US President Donald Trump has strongly defended ties with Saudi Arabia despite international condemnation of journalist Jamal Khashoggi’s murder.
The kingdom is a “steadfast partner” that has agreed to invest “a record amount of money” in the US, Mr Trump said in a statement.
The president acknowledged Crown Prince Mohammed bin Salman “could very well” have known about Khashoggi’s murder.
“In any case, our relationship is with the Kingdom of Saudi Arabia,” he added.
Mr Khashoggi was murdered on 2 October on a visit to the Saudi consulate in Istanbul.
Saudi Arabia has blamed the killing on rogue agents but denied claims that the Crown Prince had knowledge of the operation.
However, the CIA reportedly believes Mohammed Bin Salman ordered the murder – an assessment that is at odds with President Trump’s.
“[It] could very well be that the Crown Prince had knowledge of this tragic event – maybe he did and maybe he didn’t!”, Mr Trump’s statement said.
In an interview on Sunday, the president told Fox News that he had refused to listen to a recording of Khashoggi’s murder provided by Turkey, calling it “a suffering tape”.
What does the statement say?
“The world is a very dangerous place!”, Mr Trump states, before holding up Saudi Arabia as an ally of the US against Iran.
The kingdom spent “billions of dollars in leading the fight against Radical Islamic Terrorism” whereas Iran has “killed many Americans and other innocent people throughout the Middle East”, it says.

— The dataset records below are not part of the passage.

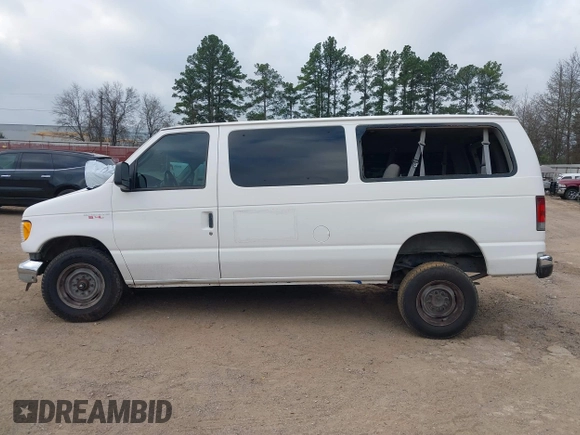 2003 Ford Econoline Passenger XL with VIN 1FBNE31L63HA12648, listed as a IAAI auction lot 41763111 with 592,494 mi miles and . Bid and sale history available at carsss.com. Image 15.
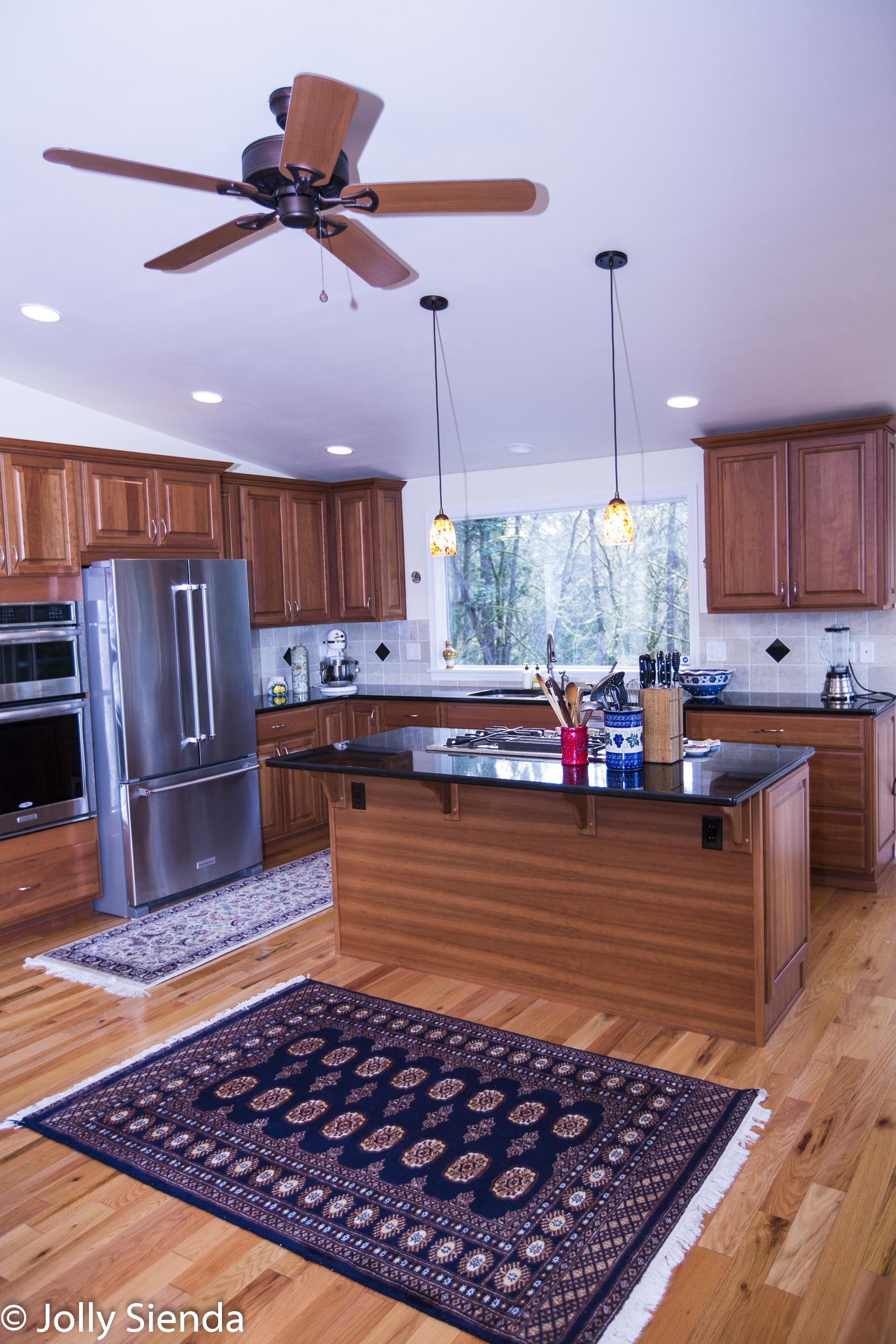 Residential real estate photography, gourmet kitchen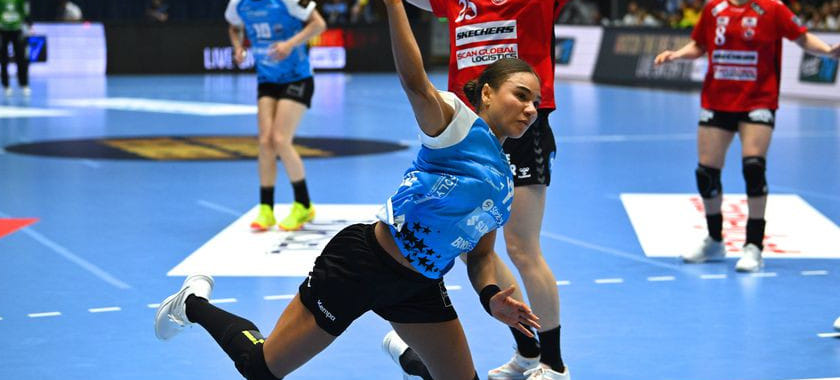 "В Румынии не инвестируют в гандбол, потому что это не прибыльно". Бюджет "Бухареста" — 13,8 миллионов евро, это деньги муниципалитета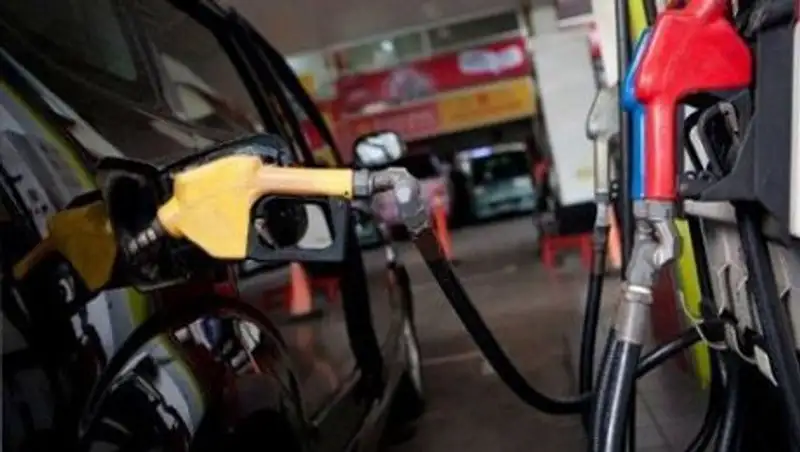 Дефицит бензина докатился до Алматы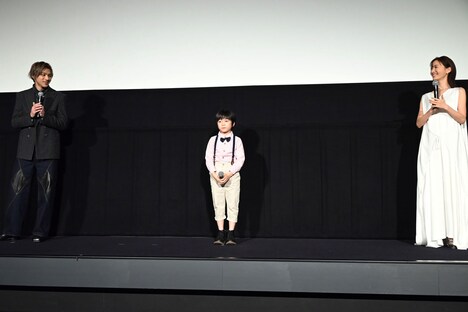 森優理斗（中央）が緊張気味に挨拶を終え、ほほえむ山田裕貴（左）と松本まりか（右）。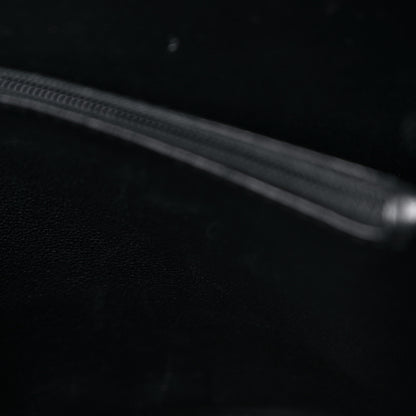 Chanel Caviar Quilted Medium CC Filigree Vanity Case White Black 16 of 19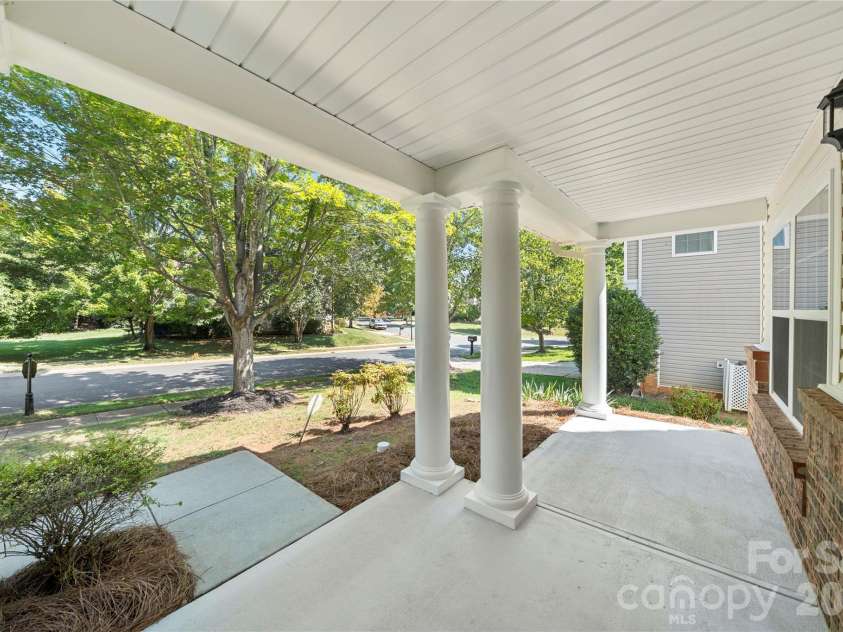 10925 Rousay Road, Charlotte, NC 28278.  MLS# CAR4421823, YatesRealty ID 49345. 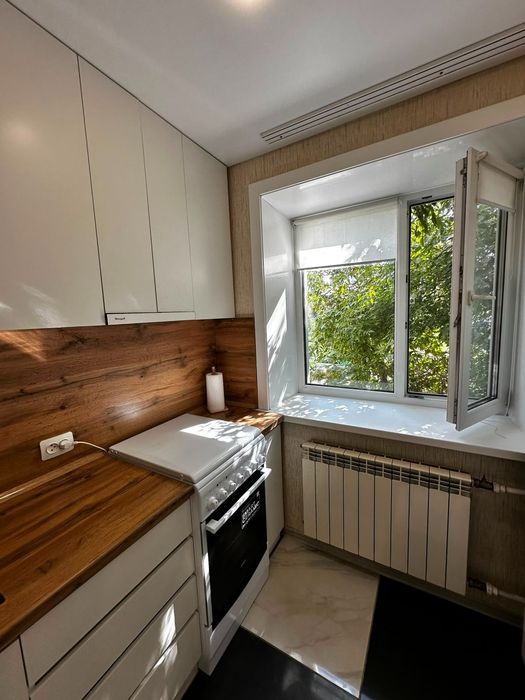 Продам 3 ком квартиру 2/5 в р-оне Бэста
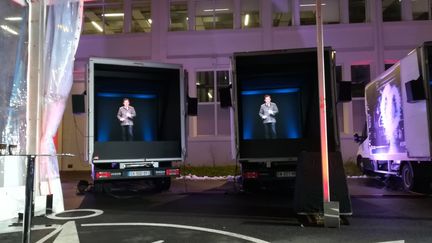 Des camions avec des hologrammes, lancés par La France insoumise, le 31 janvier 2019. (LAETITIA PISON / TWITTER)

The statement also stresses Saudi investment pledges and arms purchases. “If we foolishly cancel these contracts, Russia and China would be the enormous beneficiaries,” it adds.
While admitting the murder of Jamal Khashoggi was “terrible”, Mr Trump wrote that “we may never know all of the facts” about his death.
“The United States intends to remain a steadfast partner of Saudi Arabia to ensure the interests of our country, Israel and all other partners in the region.”
The essence of America First
By Anthony Zurcher, BBC senior North America reporter
Donald Trump is a different kind of president, and nowhere is that more clear than in his foreign policy, exclamation points and all. His release on the death of Jamal Khashoggi is remarkable for many reasons, and not just its blunt language.
The president quickly tries to change the subject to Iran. He dismisses reports that Mohammed bin Salman ordered the murder with a maybe-he-did, maybe-he-didn’t shrug. He cites the economic impact of $450bn in investment and arms sales to the Saudis, although much of that are little more than paper promises.
Perhaps most jarring is his casual observation that the Saudis viewed Khashoggi – a permanent US resident – as an “enemy of the state” with ties to the Muslim Brotherhood.
Mr Trump has distilled his “America first” worldview down to its very essence. Morality and global leadership take a back seat to perceived US economic and military security.
Who are the Saudis blaming?
Last week the Saudi public prosecutor blamed the murder on an unnamed intelligence officer who was allegedly tasked with persuading Khashoggi to return to the Gulf kingdom.
A total of 11 people have been charged over the murder, and prosecutors are seeking the death penalty for five of them.
Their cases have been referred to a court while investigations into another 10 people suspected of involvement continue.
Where does the US stand on the murder?
Although the CIA is not said to have direct evidence linking Crown Prince Mohammed bin Salman to the murder, officials reportedly believe it could not have taken place without his approval.
But at the weekend, the state department said the US government was yet to reach a final conclusion on the killing, with “numerous unanswered questions” remaining.
The US – along with major powers such as France and Britain – has continued to sell arms to Saudi Arabia.
But on Monday the German government said it was blocking all arms deliveries to the kingdom, even those that had been previously approved.